Last week Friday, we focused on the global turnaround success stories of Best Buy, Walmart, and Target.
It is important to focus on these stories as there is still come public debate about whether there is any value in the business rescue/turnaround process. Given the challenges that the SAA business rescue faced, and the challenges facing the Transnet business turnaround, can anybody blame the public for their cynicism?
There is a lot of restructuring taking place in the US market as companies find that informal restructuring is an attractive alternative to the business rescue process. Below are some of the turnarounds to keep an eye on this year as they seek to profitability.
Kohl’s
Kohl’s may be the true poster child for the modern retail turnaround, in that it shows just how tenuous even a string of good quarters can be in the current environment.
After a year and a half of negative comp sales in 2016 and early 2017, Kohl’s put together three quarters of positive comps and estimate-beating performances last year. To drive customers to stores, Kohl’s experimented with and then expanded a partnership with Amazon, hosting the e-commerce giant’s products and accepting returns. It struck numerous deals with brands, including emerging brands. It tweaked its loyalty program.
This year has been rocky, though. In March the retailer cut its guidance after Q1 sales declined. Comps and top-line sales declined in Q2, as well, though Kohl’s beat expectations partly thanks to a strong back-to-school showing.
While one of the strongest in its sector, Kohl’s is still a department store and faces many of the same existential issues, including a market that is bifurcating between shoppers who seek value and convenience on the one hand, and those seeking luxury and aspirational lifestyles on the other.
“They’re doing a lot of the right things, but their problem is that they’re kind of too narrow. They don’t have the breadth of a Target,” Kaser said of Kohl’s. “So they miss a little bit of that convenience. And certainly nobody aspires to the lifestyle that Kohl’s offers. It’s really just OK stuff at pretty good prices.”
Bed Bath & Beyond
Bed Bath & Beyond’s sales and profits have fallen recently as TJX Cos., Target, Williams Sonoma, Amazon and online specialists, among others, have siphoned off the retailer’s customers. Its foot traffic has dipped the past two years, largely because of store closures, according to analytics firm Placer.ai. Sales declines recently prompted dozens of more store closures. Meanwhile, the retailer has become a target for activist investors.

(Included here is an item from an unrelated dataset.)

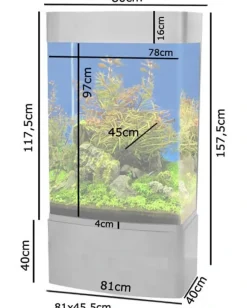 MiniZoo Søjle Akvarium 80 Hvid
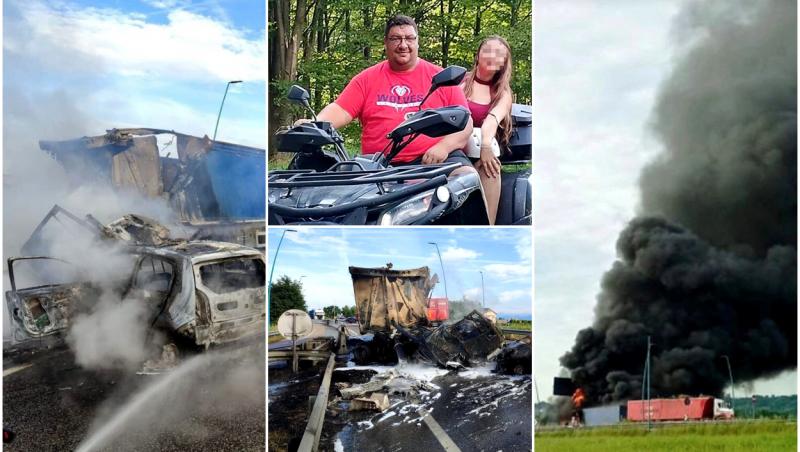 Costel, un șofer român de TIR, a murit carbonizat pe un drum din Italia. Camionul a luat foc, după ce s-a ciocnit frontal cu un alt autotren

One silver lining for the home retailer: It just poached Target’s chief merchant, who was one of the architects of the mass merchant’s turnaround. Also, Bed Bath & Beyond’s balance sheet is fairly healthy, and pays out more than $80 million dividends to shareholders — money that could be capital used toward a turnaround in a pinch.
Ultimately, the retailer’s biggest challenge may be it’s broader proposition as its market fragments and changes. “There’s really not much there you can’t get somewhere else more easily,” Kaser said. “Maybe people go to Bed Bath & Beyond as a destination, but I don’t know how big that the population is.”
The retailer does have an audience with a larger income relative to some competitors, and customers spend more time there than they do in Home Goods, for example, according to Placer.ai data. Those two trends could be areas of opportunity for Bed Bath & Beyond, according to the analytics firm.
J.C. Penney
Penney, not unlike a lot of department store and apparel retailers, has been in turnaround mode for years. When the company issued a public statement reassuring investors and other stakeholders that it specifically was not working on a Chapter 11 filing, it was as clear as ever just how high the stakes are for CEO Jill Soltau and her team.
The company is working to control inventory overages and bring its merchandising and layouts up to date with reimagined stores. These are all good, necessary things. But working against the retailer is its balance sheet. Penney pays more than $300 million a year on interest and carries more than $3.5 billion in long-term debt. Soltau has acknowledged the “urgency” hanging over her team’s work. Improvements in profits, and eventually in the top-line, would be a major win for the company and the sector as a whole. But if money is time the clock is ticking. “Their balance sheet is leveraged, so they have that strike against them, and their cash flow just turned positive,” Cantalupo said. “So they don’t have all that much money to reinvest back into the business.”